An even more extreme candidate is the humble NOR gate: a logic switch whose output is 1 only if its inputs are both 0. Recall that all computers are made of logic gates built out of transistors, and all computations can be reduced to combinations of AND, OR, and NOT gates. A NOR gate is just an OR gate followed by a NOT gate: the negation of a disjunction, as in “I’m happy as long as I’m not starving or sick.” AND, OR and NOT can all be implemented using NOR gates, so NOR can do everything, and in fact it’s all some microprocessors use. So why can’t it be the Master Algorithm? It’s certainly unbeatable for simplicity. Unfortunately, a NOR gate is not the Master Algorithm any more than a Lego brick is the universal toy. It can certainly be a universal building block for toys, but a pile of Legos doesn’t spontaneously assemble itself into a toy. The same applies to other simple computation schemes, like Petri nets or cellular automata.

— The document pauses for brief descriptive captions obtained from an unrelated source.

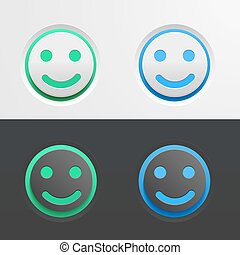 Set of green and blue buttons in the form of a smiling Emoji on light and dark background. Vector illustration for interface design.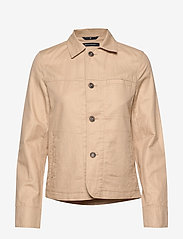 Marc O'Polo - Shirt jacket, slim fit, shirt colla - lette jakker - swedish pine - 0
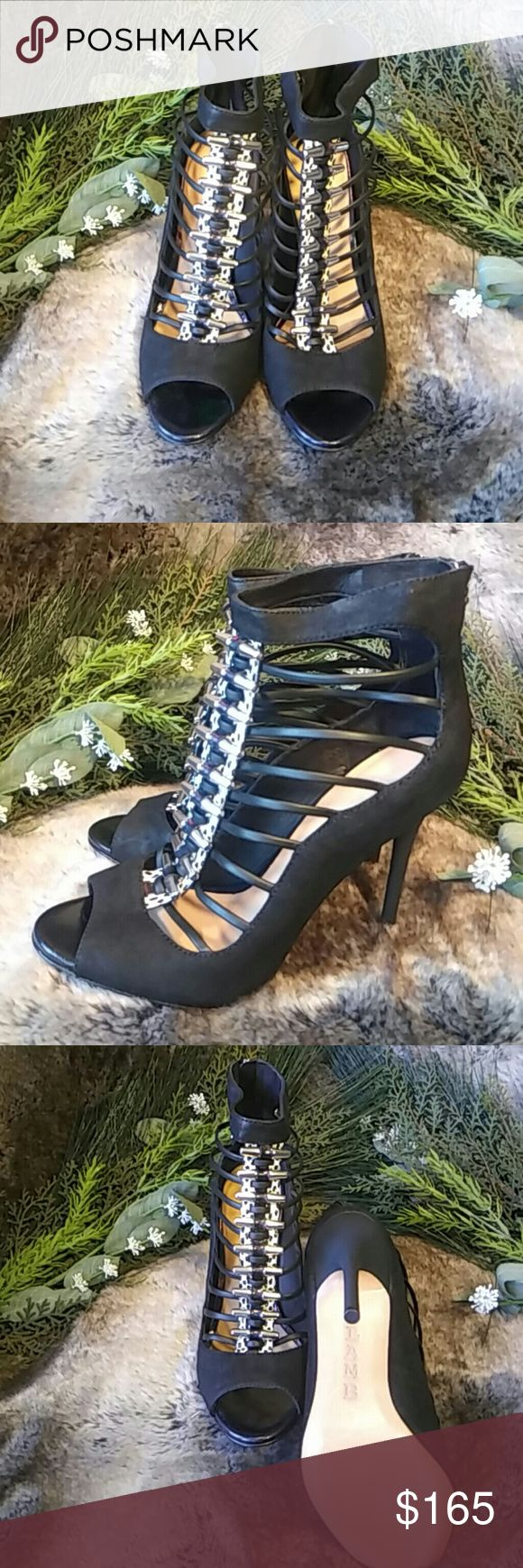Lamb strappy heels Designer stilletos heel strappy sandals in black with silver detail Lamb Shoes Sandals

Moving on to more sophisticated alternatives, what about the queries that any good database engine can answer, or the simple algorithms in a statistical package? Aren’t those enough? These are bigger Lego bricks, but they’re still only bricks. A database engine never discovers anything new; it just tells you what it knows. Even if all the humans in a database are mortal, it doesn’t occur to it to generalize mortality to other humans. (Database engineers would blanch at the thought.) Much of statistics is about testing hypotheses, but someone has to formulate them in the first place. Statistical packages can do linear regression and other simple procedures, but these have a very low limit on what they can learn, no matter how much data you feed them. The better packages cross into the gray zone between statistics and machine learning, but there are still many kinds of knowledge they can’t discover.

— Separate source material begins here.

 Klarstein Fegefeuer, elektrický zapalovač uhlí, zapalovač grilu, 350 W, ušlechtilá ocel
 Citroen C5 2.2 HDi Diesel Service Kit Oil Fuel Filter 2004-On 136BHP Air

OK, it’s time to come clean: the Master Algorithm is the equation U(X) = 0. Not only does it fit on a T-shirt; it fits on a postage stamp. Huh? U(X) = 0 just says that some (possibly very complex) function U of some (possibly very complex) variable X is equal to 0. Every equation can be reduced to this form; for example, F = ma is equivalent to F – ma = 0, so if you think of F – ma as a function U of F, voilà: U(F) = 0. In general, X could be any input and U could be any algorithm, so surely the Master Algorithm can’t be any more general than this; and since we’re looking for the most general algorithm we can find, this must be it. I’m just kidding, of course, but this particular failed candidate points to a real danger in machine learning: coming up with a learner that’s so general, it doesn’t have enough content to be useful.